With this in mind, the caps must be correctly installed. This means they must be properly taped at the joints, as these areas represent the most likely points of entry for moisture.
It’s also a bad idea to use joist caps for standard decking as you’ll have to punch dozens of holes in the caps, creating numerous places for water to enter. As such, this option works best with hidden fastening systems such as ShadoeTrack.
7. Old Motor Oil
I know what you’re thinking. Can I treat my joists with old motor oil? Yes, you can. Let’s start with a history lesson. Pressure-treated wood has only been around since the 1930s. Before the invention of treated lumber, farmers had to come up with some way of treating fence posts to prevent them from quickly rotting.
One solution they came up with was painting motor oil onto posts, with the idea being that the motor oil would soak into the fibers of the wood, thereby protecting the wood from moisture since, as well know, oil resists water.
Installation is very similar to staining. Use a paintbrush to paint the stain onto each joist. Then wait about a day for the stain to soak into the wood and dry.

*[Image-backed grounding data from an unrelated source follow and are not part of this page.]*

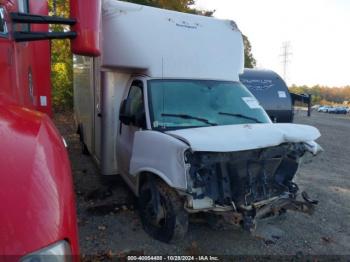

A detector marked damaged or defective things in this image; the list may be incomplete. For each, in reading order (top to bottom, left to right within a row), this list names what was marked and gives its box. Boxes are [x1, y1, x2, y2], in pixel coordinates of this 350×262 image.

damaged front end [185, 142, 322, 230]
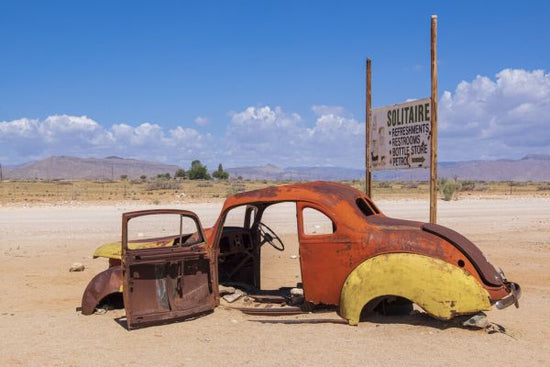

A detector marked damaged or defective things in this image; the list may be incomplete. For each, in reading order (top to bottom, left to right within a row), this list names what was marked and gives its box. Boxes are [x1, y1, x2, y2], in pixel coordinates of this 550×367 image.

detached car door [123, 210, 218, 330]
orange rusted car body [82, 181, 520, 328]
abandoned car [82, 183, 520, 330]
rusty car body [82, 183, 520, 330]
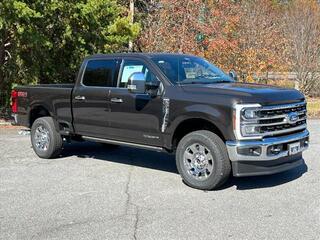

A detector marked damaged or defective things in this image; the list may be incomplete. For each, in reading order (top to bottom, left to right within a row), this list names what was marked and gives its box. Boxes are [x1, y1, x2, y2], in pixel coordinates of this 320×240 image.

cracked asphalt [0, 121, 318, 239]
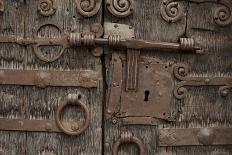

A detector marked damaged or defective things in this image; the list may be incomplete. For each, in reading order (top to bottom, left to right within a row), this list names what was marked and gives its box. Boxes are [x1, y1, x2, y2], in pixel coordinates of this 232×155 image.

rusted metal plate [0, 69, 99, 88]
rusted iron bracket [0, 69, 99, 88]
corroded metal surface [0, 69, 99, 88]
rusted metal plate [120, 60, 173, 120]
rusted iron bracket [173, 64, 232, 99]
rusted iron bracket [159, 126, 232, 146]
rusted metal plate [159, 127, 232, 147]
corroded metal surface [160, 128, 232, 146]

If you do choose to use this method, you’ll need to plan. As with wood stain, for this to work, the wood has to be able to soak up the oil. And for that, it needs to be dry. Using wet treated lumber isn’t going to work.
You’ll need to wait for the lumber to dry out. This makes this method somewhat inconvenient and maybe impossible, depending on what your construction schedule is.

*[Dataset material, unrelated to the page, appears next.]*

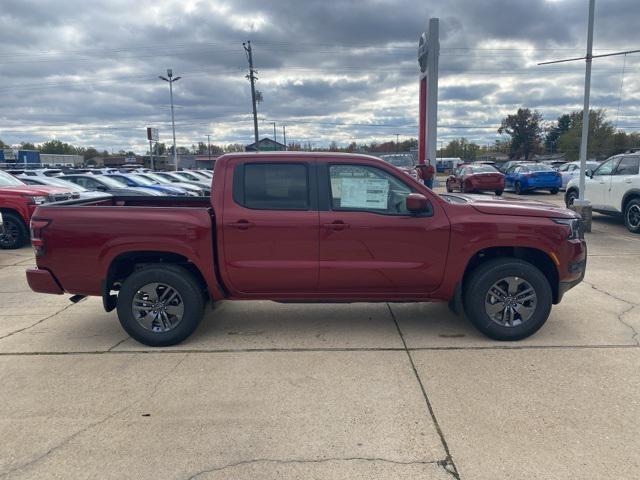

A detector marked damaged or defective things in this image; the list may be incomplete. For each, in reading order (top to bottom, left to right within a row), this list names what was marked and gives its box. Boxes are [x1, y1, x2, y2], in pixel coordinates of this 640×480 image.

On the upside, used motor oil is free. Simply save the oil from your car’s next oil change and you’ll have plenty of free water sealant for your deck joists.
Building a deck is no small job. It’s a major project that requires a hefty investment in both time and money. Don’t cut corners by failing to properly protect the framing that will hold your deck up.
By using one of the methods on this list, you can protect the joists and beams on your deck, ensuring that it will be sturdy and rot free for many years to come.